Jenn Crowell, 18, has written a novel


"Necessary Madness," by Jenn Crowell, G.P. Putnam's Sons, 208 pages, $21.95

At first, I tried to will myself into forgetting that that author of "Necessary Madness" was 17 when her manuscript was accepted for publication. I wanted to have the experience her editor purportedly had, of reading the book and discovering the author's tender age after the fact.

Then I realized that Putnam has no intention of letting anyone read this novel in such blissful ignorance. The galley arrives with a note on the cover from the CEO, Phyllis E. Grann ("It is a smart, touching love story by a gifted young writer ... a very young writer. Jenn Crowell has just turned 18!") The back cover outlines Putnam's marketing plans: 150,000 first printing, $150,000 campaign, national advertising, etc. etc. etc.) In other words, you can run, but you can't hide from the fact that Jenn Crowell is young, young, young.

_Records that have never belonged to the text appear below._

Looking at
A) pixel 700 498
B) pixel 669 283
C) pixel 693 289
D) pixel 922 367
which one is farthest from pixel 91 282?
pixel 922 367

Give her this: She has not written a standard, coming-of-age story, or heeded the cliched (often misunderstood) advice to write what one knows. "Necessary Madness" is set in London, a place Crowell had never visited when she wrote her novel, and tells the story of a 30-year-old American widow, Gloria, whose artist husband has died of cancer. Her life seems to be taking on the tragic shape of her father's, a man who lost the true love of his life in a car accident and was never whole again.

Crowell demonstrates an extraordinary talent for language and controls the narrative with ease. The writing is polished and the voice authentic. I sensed that Crowell is a voracious and discriminating reader, and was reminded that reading well is often the first step to writing well.

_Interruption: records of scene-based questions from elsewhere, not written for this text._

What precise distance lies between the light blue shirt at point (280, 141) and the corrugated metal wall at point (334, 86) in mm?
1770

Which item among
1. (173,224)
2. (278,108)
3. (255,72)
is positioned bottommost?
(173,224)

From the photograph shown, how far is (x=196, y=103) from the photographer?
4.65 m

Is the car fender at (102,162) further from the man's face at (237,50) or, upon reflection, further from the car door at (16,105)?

Gloria is a credible character, but never a surprising one. Crowell tiptoes around the solipsism of grief. She knows tragedy doesn't make one a better person, but she can't bring herself to explore the darkest shadows here, as Gloria's young son, Curran, ends up playing parent to his numb Mum. It's unclear to me if Crowell knows how creepy these scenes are, or if she honestly thinks that Gloria is a better parent than her parents.

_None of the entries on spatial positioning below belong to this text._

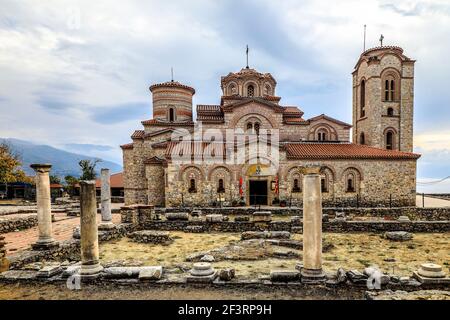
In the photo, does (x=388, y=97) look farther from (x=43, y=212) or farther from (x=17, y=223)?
(x=17, y=223)

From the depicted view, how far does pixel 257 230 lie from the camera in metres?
13.1

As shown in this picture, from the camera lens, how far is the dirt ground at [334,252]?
822 centimetres

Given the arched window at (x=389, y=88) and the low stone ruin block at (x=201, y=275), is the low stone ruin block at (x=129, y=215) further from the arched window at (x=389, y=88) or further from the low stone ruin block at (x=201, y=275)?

And so the story moves forward, smoothly and predictably. "Necessary Madness" is slightly more wise than the truths Janis Ian claimed to learn at 17 - love is made for beauty queens, etc., etc. But it also is exactly what one would expect from a very young writer, even one with such obvious talents. A reconciliation with a distant parent, the acceptance that life must be lived forward, even if it can only be understood backward, a last line that quavers with hopefulness.

Has Crowell been done a dis-service by those who have pushed her forward, urging her to publish? I don't think so. Her book is sound and well-crafted, the kind of promising first novel that has made the term "first novel" a pejorative. Now she has had a head start, she can move forward. But she would do well to heed the words of Eudora Welty, the last lines of her memoir, "One Writer's Beginning."

"A sheltered life can be a daring life. For all serious daring starts from within."

Laura Lippman is a Sun feature writer, who writes frequently about publishing. Her first mystery novel, "Baltimore Blues," was recently published by Avon Books.